--- EXERCISE MATERIALS Enclosed Below ---
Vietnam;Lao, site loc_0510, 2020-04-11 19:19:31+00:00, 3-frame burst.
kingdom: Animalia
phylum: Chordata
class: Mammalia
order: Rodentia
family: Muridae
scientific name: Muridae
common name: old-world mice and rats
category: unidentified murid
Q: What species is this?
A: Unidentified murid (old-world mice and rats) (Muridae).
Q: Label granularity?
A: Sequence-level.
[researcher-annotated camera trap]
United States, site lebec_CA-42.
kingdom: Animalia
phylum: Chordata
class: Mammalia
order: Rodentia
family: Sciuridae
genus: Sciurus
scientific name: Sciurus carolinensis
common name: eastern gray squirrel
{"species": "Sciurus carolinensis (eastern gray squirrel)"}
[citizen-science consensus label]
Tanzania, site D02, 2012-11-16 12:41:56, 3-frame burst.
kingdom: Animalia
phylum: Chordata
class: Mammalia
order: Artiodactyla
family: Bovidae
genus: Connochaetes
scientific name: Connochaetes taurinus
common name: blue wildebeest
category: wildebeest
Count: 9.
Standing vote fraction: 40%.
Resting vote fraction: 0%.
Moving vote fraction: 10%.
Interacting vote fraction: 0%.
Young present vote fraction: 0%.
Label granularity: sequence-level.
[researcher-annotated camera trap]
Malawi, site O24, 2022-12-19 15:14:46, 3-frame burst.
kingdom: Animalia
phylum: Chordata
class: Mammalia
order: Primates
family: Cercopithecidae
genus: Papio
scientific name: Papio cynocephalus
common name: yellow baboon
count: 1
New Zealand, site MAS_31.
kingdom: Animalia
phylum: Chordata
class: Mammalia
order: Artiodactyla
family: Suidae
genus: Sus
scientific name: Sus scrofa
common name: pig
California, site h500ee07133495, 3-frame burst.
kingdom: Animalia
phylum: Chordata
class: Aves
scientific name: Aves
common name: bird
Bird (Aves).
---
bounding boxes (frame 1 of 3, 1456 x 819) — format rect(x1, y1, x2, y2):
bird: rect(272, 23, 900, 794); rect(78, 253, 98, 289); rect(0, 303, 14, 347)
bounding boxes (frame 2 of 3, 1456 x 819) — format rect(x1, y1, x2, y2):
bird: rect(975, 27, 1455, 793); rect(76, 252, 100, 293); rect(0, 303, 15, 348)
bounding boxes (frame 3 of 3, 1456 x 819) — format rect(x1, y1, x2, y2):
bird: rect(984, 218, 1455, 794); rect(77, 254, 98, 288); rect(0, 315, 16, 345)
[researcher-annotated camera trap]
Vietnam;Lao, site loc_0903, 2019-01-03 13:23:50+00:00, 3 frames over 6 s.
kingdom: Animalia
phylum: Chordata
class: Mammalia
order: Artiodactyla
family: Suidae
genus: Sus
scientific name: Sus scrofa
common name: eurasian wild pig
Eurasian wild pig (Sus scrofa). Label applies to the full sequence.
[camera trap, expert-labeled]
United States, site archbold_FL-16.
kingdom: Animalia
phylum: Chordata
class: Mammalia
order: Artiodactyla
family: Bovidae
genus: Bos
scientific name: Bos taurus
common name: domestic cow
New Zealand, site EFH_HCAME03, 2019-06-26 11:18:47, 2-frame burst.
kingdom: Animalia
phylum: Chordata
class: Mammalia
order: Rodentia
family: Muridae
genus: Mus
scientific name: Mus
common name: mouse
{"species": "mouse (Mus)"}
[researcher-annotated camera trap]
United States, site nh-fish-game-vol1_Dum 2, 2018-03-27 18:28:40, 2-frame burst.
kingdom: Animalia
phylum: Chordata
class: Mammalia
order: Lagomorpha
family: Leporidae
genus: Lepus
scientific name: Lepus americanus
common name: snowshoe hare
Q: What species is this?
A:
--- End of Enclosed EXERCISE MATERIALS ---
→ WHAT IS EXPECTED
Transcribe the records above exactly.

→ ANSWER TO THIS TASK
Vietnam;Lao, site loc_0510, 2020-04-11 19:19:31+00:00, 3-frame burst.
kingdom: Animalia
phylum: Chordata
class: Mammalia
order: Rodentia
family: Muridae
scientific name: Muridae
common name: old-world mice and rats
category: unidentified murid
Q: What species is this?
A: Unidentified murid (old-world mice and rats) (Muridae).
Q: Label granularity?
A: Sequence-level.
[researcher-annotated camera trap]
United States, site lebec_CA-42.
kingdom: Animalia
phylum: Chordata
class: Mammalia
order: Rodentia
family: Sciuridae
genus: Sciurus
scientific name: Sciurus carolinensis
common name: eastern gray squirrel
{"species": "Sciurus carolinensis (eastern gray squirrel)"}
[citizen-science consensus label]
Tanzania, site D02, 2012-11-16 12:41:56, 3-frame burst.
kingdom: Animalia
phylum: Chordata
class: Mammalia
order: Artiodactyla
family: Bovidae
genus: Connochaetes
scientific name: Connochaetes taurinus
common name: blue wildebeest
category: wildebeest
Count: 9.
Standing vote fraction: 40%.
Resting vote fraction: 0%.
Moving vote fraction: 10%.
Interacting vote fraction: 0%.
Young present vote fraction: 0%.
Label granularity: sequence-level.
[researcher-annotated camera trap]
Malawi, site O24, 2022-12-19 15:14:46, 3-frame burst.
kingdom: Animalia
phylum: Chordata
class: Mammalia
order: Primates
family: Cercopithecidae
genus: Papio
scientific name: Papio cynocephalus
common name: yellow baboon
count: 1
New Zealand, site MAS_31.
kingdom: Animalia
phylum: Chordata
class: Mammalia
order: Artiodactyla
family: Suidae
genus: Sus
scientific name: Sus scrofa
common name: pig
California, site h500ee07133495, 3-frame burst.
kingdom: Animalia
phylum: Chordata
class: Aves
scientific name: Aves
common name: bird
Bird (Aves).
---
bounding boxes (frame 1 of 3, 1456 x 819) — format rect(x1, y1, x2, y2):
bird: rect(272, 23, 900, 794); rect(78, 253, 98, 289); rect(0, 303, 14, 347)
bounding boxes (frame 2 of 3, 1456 x 819) — format rect(x1, y1, x2, y2):
bird: rect(975, 27, 1455, 793); rect(76, 252, 100, 293); rect(0, 303, 15, 348)
bounding boxes (frame 3 of 3, 1456 x 819) — format rect(x1, y1, x2, y2):
bird: rect(984, 218, 1455, 794); rect(77, 254, 98, 288); rect(0, 315, 16, 345)
[researcher-annotated camera trap]
Vietnam;Lao, site loc_0903, 2019-01-03 13:23:50+00:00, 3 frames over 6 s.
kingdom: Animalia
phylum: Chordata
class: Mammalia
order: Artiodactyla
family: Suidae
genus: Sus
scientific name: Sus scrofa
common name: eurasian wild pig
Eurasian wild pig (Sus scrofa). Label applies to the full sequence.
[camera trap, expert-labeled]
United States, site archbold_FL-16.
kingdom: Animalia
phylum: Chordata
class: Mammalia
order: Artiodactyla
family: Bovidae
genus: Bos
scientific name: Bos taurus
common name: domestic cow
New Zealand, site EFH_HCAME03, 2019-06-26 11:18:47, 2-frame burst.
kingdom: Animalia
phylum: Chordata
class: Mammalia
order: Rodentia
family: Muridae
genus: Mus
scientific name: Mus
common name: mouse
{"species": "mouse (Mus)"}
[researcher-annotated camera trap]
United States, site nh-fish-game-vol1_Dum 2, 2018-03-27 18:28:40, 2-frame burst.
kingdom: Animalia
phylum: Chordata
class: Mammalia
order: Lagomorpha
family: Leporidae
genus: Lepus
scientific name: Lepus americanus
common name: snowshoe hare
Q: What species is this?
A:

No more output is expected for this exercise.